Afin de moderniser notre société, nous devons faire face aux mêmes préoccupations qui ont fait l’objet de réformes sociales dans l’Etat de Kano. Il s’agit entre autres :
- de la dislocation de la cellule familiale ;
- des mariages précoces et forcés ;
- de la question démographique ;
- de la discrimination de la femme ;
- de la faible scolarisation de la jeune fille ;
- de la mendicité ;
- des trafics illicites de femmes et d’enfants dans le cadre des migrations irrégulières, etc.
Mesdames, Messieurs,
La Conférence qui sera animée tout à l’heure par notre prestigieux hôte nous permettra de nous inspirer de l’expérience de l’Etat de Kano dans le cadre de la modernisation de la vie sociale de notre programme de Renaissance.
A ce titre, elle représente une occasion pour partager avec nos oulémas, leaders religieux, chefs traditionnels et responsables des associations, le contenu des reformes sociales engagées par l’Emirat de Kano et de connaitre les difficultés rencontrées dans leur formulation et leur mise en œuvre.

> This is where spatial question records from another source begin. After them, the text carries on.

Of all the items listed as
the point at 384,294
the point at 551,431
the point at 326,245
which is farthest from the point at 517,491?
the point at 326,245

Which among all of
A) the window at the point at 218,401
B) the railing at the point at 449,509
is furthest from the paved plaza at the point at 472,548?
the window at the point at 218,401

Mieux, cette conférence nous permettra aussi d’identifier non seulement des idées précises de réformes sociales similaires à entreprendre au Niger mais aussi des pistes de mise en œuvre de ces réformes et des mesures préventives à prendre pour réduire les risques d’échec.
C’est pourquoi, j’exhorte tous les participants à cette conférence à prêter une oreille attentive à la présentation qui sera faite par le Conférencier afin de saisir la substance des différents thèmes qui seront traités. Cela vous permettra de mieux contribuer non seulement à l’adaptation de ces solutions aux conditions spécifiques de notre pays mais aussi à la génération de nouvelles idées de réformes sociales au Niger.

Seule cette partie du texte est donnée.